Wednesday, May 18, 2011

Community is Community

A lot of people criticize Internet relationships. They say these relationships aren't real, and they distract from real relationships. They say these relationships are no replacement for real-life relationships.

The last point is certainly true - there are some thing you can get from a good real-life friendship that you can't get over the Internet. But that doesn't make Internet relationships valueless.

I posted awhile back about my younger's brother's unhappy experience with a gym teacher. When he came home that day, he was the first one home, and was extremely upset. He logged onto World of Warcraft, on a draenei paladin character.

One of the multiplayer elements in World of Warcraft is guilds. Guilds are communities of players who work together. They have a shared bank and various perks based on how experienced the guild is. Many guilds have regularly scheduled events such as raids (where 10 or 20 high-level players take on a very difficult dungeon together). And, most importantly, they have a guild chat. You can tell which other guild members are online, and you can talk to them.

That's what my brother did. His draenei paladin, his worgen druid, and my night elf hunter are all part of the same guild.
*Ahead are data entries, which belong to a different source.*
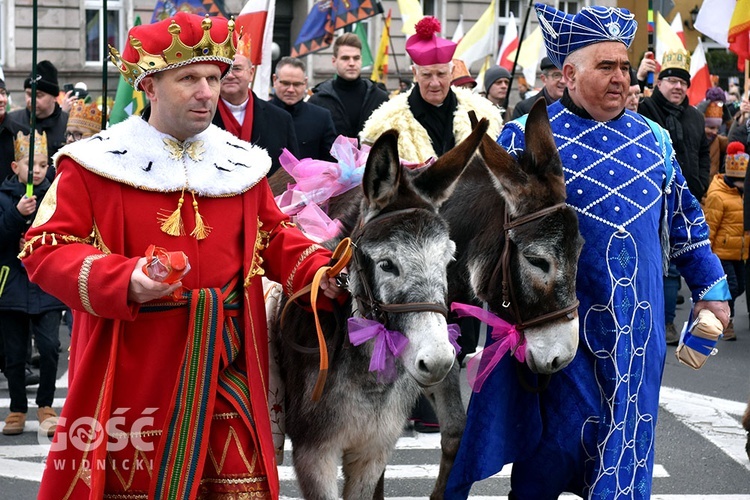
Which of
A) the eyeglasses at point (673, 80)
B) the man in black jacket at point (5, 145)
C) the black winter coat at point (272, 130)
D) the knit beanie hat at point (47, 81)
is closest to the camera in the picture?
the black winter coat at point (272, 130)

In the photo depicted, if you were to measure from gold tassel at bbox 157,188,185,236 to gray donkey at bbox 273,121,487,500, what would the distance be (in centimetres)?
61

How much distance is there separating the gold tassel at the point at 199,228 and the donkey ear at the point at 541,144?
1215mm

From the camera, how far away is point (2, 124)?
972cm

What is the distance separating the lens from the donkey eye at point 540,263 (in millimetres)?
4086

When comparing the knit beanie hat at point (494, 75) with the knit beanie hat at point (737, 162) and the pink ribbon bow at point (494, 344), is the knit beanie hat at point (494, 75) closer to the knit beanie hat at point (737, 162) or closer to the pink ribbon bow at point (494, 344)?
the knit beanie hat at point (737, 162)

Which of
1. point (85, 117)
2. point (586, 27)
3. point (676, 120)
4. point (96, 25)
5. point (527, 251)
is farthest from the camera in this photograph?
point (96, 25)

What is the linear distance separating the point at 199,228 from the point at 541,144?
1286 mm

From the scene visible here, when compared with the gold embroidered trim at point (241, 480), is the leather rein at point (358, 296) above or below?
above

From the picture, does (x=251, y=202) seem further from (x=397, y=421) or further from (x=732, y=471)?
(x=732, y=471)

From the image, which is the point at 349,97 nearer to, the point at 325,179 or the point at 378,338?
the point at 325,179

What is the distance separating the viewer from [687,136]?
10914 millimetres

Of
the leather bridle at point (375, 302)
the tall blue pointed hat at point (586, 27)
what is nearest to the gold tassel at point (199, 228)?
the leather bridle at point (375, 302)

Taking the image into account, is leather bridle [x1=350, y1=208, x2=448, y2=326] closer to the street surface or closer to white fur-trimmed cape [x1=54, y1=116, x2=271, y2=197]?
white fur-trimmed cape [x1=54, y1=116, x2=271, y2=197]

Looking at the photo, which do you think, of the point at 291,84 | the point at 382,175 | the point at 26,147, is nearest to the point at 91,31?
the point at 291,84
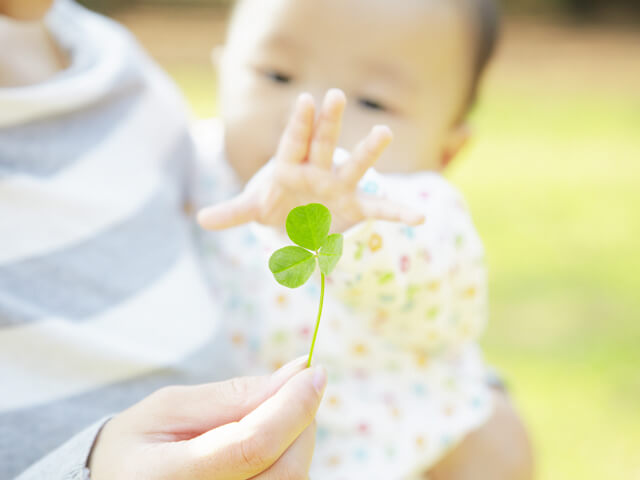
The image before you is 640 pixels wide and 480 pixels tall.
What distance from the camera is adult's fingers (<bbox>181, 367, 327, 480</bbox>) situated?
0.48 meters

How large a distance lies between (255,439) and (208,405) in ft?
0.18

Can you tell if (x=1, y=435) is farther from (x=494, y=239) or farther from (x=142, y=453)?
(x=494, y=239)

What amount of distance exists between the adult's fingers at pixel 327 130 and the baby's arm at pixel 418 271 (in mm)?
56

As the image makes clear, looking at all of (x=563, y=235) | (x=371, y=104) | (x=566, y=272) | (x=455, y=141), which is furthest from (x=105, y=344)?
(x=563, y=235)

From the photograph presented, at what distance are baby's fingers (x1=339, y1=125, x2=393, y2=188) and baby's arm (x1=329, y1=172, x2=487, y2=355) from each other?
42mm

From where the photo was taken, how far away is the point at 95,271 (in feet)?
2.55

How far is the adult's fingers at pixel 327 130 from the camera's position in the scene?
2.07 feet

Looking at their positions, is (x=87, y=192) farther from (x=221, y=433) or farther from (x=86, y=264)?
(x=221, y=433)

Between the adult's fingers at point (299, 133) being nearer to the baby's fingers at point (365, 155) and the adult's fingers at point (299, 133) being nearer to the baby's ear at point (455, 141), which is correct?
the baby's fingers at point (365, 155)

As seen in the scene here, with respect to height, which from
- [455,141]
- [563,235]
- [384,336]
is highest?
[455,141]

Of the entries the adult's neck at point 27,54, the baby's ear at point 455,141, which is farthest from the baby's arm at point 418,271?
the adult's neck at point 27,54

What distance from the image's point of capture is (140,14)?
712cm

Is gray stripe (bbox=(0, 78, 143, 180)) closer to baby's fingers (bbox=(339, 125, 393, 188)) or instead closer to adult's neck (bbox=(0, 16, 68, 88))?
adult's neck (bbox=(0, 16, 68, 88))

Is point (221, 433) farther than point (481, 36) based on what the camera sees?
No
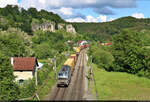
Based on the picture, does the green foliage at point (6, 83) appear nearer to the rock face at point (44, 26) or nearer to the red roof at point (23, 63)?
the red roof at point (23, 63)

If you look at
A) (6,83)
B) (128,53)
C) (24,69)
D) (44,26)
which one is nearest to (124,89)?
(24,69)

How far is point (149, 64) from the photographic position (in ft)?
165

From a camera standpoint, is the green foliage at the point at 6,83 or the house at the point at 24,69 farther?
the house at the point at 24,69

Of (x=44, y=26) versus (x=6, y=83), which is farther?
(x=44, y=26)

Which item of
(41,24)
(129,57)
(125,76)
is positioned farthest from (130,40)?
(41,24)

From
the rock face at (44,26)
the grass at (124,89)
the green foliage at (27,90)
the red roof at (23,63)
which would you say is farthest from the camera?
the rock face at (44,26)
On that day, he talked to two guild members, the guild leader and a member who is apparently a soon-to-be mother. He told them what had happened and how he felt, and they comforted him. By the time Mom got home, he was calmed down.

There's another person I know of who's been helped more dramatically. He hangs out on the TVTropes 'On Topic Conversations' forum, under the username DJay32. In November of last year, he posted a thread titled "Could someone.. help? A bit? Please? *Massive Story Inside*". In that first post, he told us that he was 15 years old and being physically attacked by his father and older brother, and not getting enough food.

The thread is now 60+ pages long, with more than a thousand posts. The other members of this forum told him that he was being abused, that he did not deserve such treatment and should contact social services. Sadly, social services didn't hold up their part, delaying until his sixteenth birthday and then claiming they "don't foster sixteen year olds". But the members of this forum have stuck with him, advising him on various routes to seek help, the locations of nearby food banks, and how to get around his parents' efforts to keep him from telling on them. And they've supported him emotionally.

I wouldn't be surprised if TVTropes forum is keeping this kid alive. He has been losing time, waking up to find that he's written and drawn things depicting suicidal thoughts. He says he wants to die, but can't kill himself because of his friends telling him suicide is a bad idea. And when his Internet connection goes down, he gets desperate. He doesn't really have any support other than the Internet, since his family recently moved and he's very shy in person.

Internet relationships, to be clear, are real. They involve real people interacting with other real people, and can have real effects on people. They are different from in-person relationships, but that doesn't make them worthless.

2 Comments:

Blogger Andrea Shettle, MSW said...

This comment has been removed by the author.

5:24 AM  
Blogger Andrea Shettle, MSW said...

I suspect the idea that "internet relationships aren't real" may be partly a lingering prejudice of people who didn't experience using the internet and building, yes, real relationships with on-line people from a young age. (ie, people middle age and older, thereabouts)

I also suspect that there may be some variation across different people in terms of how much they need or want "face to face" relationships versus on-line relationships that goes beyond the factors of age and internet exposure. Some people, for example, are intensively extroverted and *need* to be physically around other people to feel full of energy and happy. Other people are more introverted and need to not overdo their face to face interactions with others too much or they become drained of energy. (I'm the more introverted type). Then there are people who are autistic, which is where it can get complicated because although many autistic people find face to face relationships draining this may be partly due to sensory integration reasons, not necessarily always due to being introverted.

I suspect that people who are themselves extroverted, who *need* for more of their relationships to be face to face, who feel a stronger bond with others when they can see and touch them, find it harder to imagine being able to build a real relationship on-line--because FOR THEM, it may actually BE much harder to develop an on-line relationship that has real meaning for them. And they may have a hard time grasping that this isn't true for everyone.